> **THE TASK**: Return the full excerpt below about Colorado's plans for cutting electric-sector emissions, word for word and unchanged.

> **PAGE EXCERPT**:
But Gonzalez believes the electric sector can do better — perhaps even cutting 90% of emissions by 2030.
Models released by NRDC and other groups on Wednesday outline four additional plans for meeting Colorado's 2050 climate targets, including scenarios where the electric sector transitions more slowly and more quickly than the state plan suggests. These models, Gonzalez said, show that a speedier energy transition could achieve the same overall emissions goals more reliably and at a reduced cost.
"There's also the question of stock turnover," Gonzalez said. "We're waiting for folks to replace their gas stove with an electric stove, or change their hot water heater or car. It's hard to predict that timeline versus large carbon emitters like coal plants or gas plants, where a single decision maker can have a really huge impact."
The models also suggest "huge opportunities for the utilities going forward, and part of that is because of the electrification needed on the building and transportation side."
As expected, Colorado's renewable energy industry has met this news with enthusiasm.
"We've known since the 2019 passing of the bill [that included GHG reduction targets for Colorado], that the future was all clean" energy, said Mike Kruger, president and CEO of the Colorado Solar and Storage Association. "We were prepared for the transition of the pie as it was in 2019, but now we see the governor's plan saying the pie has to get a lot bigger, and my guys will have to work harder and even faster."

> **INFORMATION SUPPLIED**:
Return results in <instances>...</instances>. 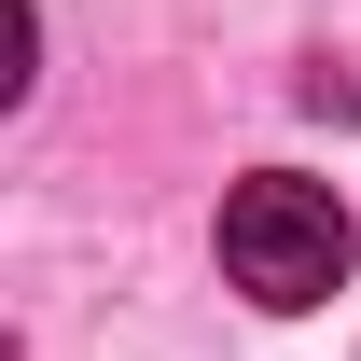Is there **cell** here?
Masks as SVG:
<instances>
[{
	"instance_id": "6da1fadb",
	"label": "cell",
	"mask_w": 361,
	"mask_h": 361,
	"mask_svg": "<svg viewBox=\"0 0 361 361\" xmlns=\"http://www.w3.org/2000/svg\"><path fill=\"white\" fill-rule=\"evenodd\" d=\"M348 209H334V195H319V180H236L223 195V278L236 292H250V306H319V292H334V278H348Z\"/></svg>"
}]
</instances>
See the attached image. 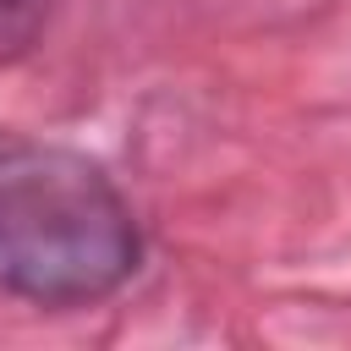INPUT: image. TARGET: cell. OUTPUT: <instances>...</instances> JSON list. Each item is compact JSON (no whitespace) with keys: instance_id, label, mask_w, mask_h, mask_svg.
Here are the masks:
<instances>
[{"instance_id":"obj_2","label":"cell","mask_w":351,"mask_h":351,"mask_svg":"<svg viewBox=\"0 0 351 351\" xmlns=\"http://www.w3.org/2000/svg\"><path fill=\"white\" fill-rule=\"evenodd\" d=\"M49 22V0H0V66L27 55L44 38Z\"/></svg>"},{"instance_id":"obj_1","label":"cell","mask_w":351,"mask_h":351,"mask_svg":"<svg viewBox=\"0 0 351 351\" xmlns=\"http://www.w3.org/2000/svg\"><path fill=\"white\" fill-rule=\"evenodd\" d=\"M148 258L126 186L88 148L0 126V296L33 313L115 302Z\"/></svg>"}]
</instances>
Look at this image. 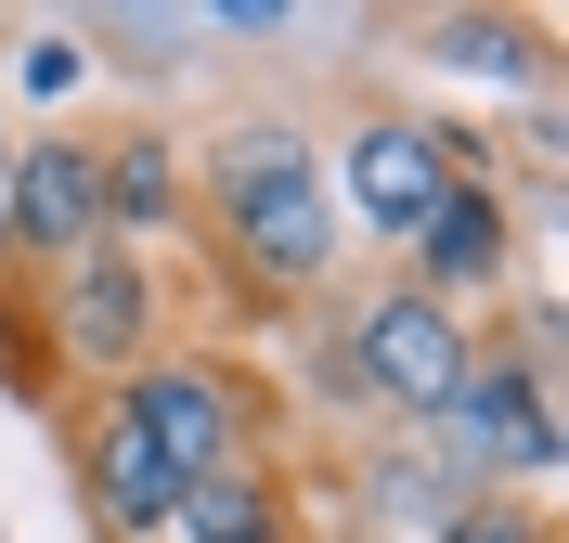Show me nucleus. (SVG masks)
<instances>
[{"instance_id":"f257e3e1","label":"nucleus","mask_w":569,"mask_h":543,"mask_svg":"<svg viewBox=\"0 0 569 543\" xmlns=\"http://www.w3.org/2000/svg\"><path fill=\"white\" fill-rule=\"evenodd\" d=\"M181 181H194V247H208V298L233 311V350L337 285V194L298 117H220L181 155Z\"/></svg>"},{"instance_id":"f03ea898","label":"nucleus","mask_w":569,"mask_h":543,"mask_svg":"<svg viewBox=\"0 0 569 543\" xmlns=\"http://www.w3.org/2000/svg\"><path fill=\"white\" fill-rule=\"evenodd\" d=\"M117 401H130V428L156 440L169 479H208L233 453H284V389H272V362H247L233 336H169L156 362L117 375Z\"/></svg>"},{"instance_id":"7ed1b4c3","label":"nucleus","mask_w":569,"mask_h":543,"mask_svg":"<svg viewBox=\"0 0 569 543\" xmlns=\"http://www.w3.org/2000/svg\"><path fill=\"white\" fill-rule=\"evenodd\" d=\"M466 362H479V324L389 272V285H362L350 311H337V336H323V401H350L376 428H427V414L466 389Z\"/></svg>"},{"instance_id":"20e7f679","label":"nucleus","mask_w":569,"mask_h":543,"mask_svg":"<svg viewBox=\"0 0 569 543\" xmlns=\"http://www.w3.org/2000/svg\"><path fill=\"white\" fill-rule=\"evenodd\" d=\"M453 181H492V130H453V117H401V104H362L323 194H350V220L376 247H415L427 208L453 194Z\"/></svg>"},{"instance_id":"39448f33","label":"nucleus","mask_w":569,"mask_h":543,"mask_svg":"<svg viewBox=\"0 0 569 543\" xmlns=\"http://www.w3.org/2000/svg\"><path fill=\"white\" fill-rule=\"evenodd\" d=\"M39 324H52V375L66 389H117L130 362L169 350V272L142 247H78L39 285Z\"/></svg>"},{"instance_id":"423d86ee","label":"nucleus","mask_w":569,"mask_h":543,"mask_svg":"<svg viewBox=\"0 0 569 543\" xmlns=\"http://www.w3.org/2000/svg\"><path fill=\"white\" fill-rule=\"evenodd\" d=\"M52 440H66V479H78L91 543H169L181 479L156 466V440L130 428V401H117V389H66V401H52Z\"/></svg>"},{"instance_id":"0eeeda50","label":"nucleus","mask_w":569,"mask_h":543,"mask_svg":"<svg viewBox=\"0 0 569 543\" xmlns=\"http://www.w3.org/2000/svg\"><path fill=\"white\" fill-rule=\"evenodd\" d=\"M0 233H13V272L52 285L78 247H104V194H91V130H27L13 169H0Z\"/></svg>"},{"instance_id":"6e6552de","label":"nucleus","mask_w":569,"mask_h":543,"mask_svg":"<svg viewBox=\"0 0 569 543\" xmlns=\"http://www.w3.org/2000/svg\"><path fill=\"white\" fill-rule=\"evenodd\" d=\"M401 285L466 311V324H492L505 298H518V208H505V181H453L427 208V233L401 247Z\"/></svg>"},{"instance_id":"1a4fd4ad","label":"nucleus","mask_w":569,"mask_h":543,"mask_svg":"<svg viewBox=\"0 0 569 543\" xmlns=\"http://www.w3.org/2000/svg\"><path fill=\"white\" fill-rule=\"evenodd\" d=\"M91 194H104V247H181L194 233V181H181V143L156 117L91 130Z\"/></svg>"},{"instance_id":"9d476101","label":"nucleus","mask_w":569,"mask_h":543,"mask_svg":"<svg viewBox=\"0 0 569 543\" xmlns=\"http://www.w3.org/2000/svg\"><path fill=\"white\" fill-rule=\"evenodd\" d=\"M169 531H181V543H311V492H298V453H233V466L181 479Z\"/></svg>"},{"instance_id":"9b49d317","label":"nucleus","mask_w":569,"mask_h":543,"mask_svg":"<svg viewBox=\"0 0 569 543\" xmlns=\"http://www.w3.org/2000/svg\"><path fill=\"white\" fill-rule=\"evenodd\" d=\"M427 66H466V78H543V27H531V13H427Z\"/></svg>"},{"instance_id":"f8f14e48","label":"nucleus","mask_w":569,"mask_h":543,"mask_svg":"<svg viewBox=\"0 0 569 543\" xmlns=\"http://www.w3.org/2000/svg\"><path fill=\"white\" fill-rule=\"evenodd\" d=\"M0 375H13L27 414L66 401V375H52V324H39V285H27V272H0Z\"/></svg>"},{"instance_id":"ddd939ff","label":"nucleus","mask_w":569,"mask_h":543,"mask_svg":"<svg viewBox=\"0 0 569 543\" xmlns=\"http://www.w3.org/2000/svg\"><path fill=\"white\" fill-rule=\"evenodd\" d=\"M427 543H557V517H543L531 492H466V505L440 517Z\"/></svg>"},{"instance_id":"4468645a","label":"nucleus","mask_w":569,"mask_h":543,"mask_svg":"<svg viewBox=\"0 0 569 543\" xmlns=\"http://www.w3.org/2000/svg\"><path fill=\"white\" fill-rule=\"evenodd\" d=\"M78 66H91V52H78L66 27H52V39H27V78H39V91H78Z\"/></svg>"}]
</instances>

> **RESPONSE TO THE EXERCISE**:
But Gonzalez believes the electric sector can do better — perhaps even cutting 90% of emissions by 2030.
Models released by NRDC and other groups on Wednesday outline four additional plans for meeting Colorado's 2050 climate targets, including scenarios where the electric sector transitions more slowly and more quickly than the state plan suggests. These models, Gonzalez said, show that a speedier energy transition could achieve the same overall emissions goals more reliably and at a reduced cost.
"There's also the question of stock turnover," Gonzalez said. "We're waiting for folks to replace their gas stove with an electric stove, or change their hot water heater or car. It's hard to predict that timeline versus large carbon emitters like coal plants or gas plants, where a single decision maker can have a really huge impact."
The models also suggest "huge opportunities for the utilities going forward, and part of that is because of the electrification needed on the building and transportation side."
As expected, Colorado's renewable energy industry has met this news with enthusiasm.
"We've known since the 2019 passing of the bill [that included GHG reduction targets for Colorado], that the future was all clean" energy, said Mike Kruger, president and CEO of the Colorado Solar and Storage Association. "We were prepared for the transition of the pie as it was in 2019, but now we see the governor's plan saying the pie has to get a lot bigger, and my guys will have to work harder and even faster."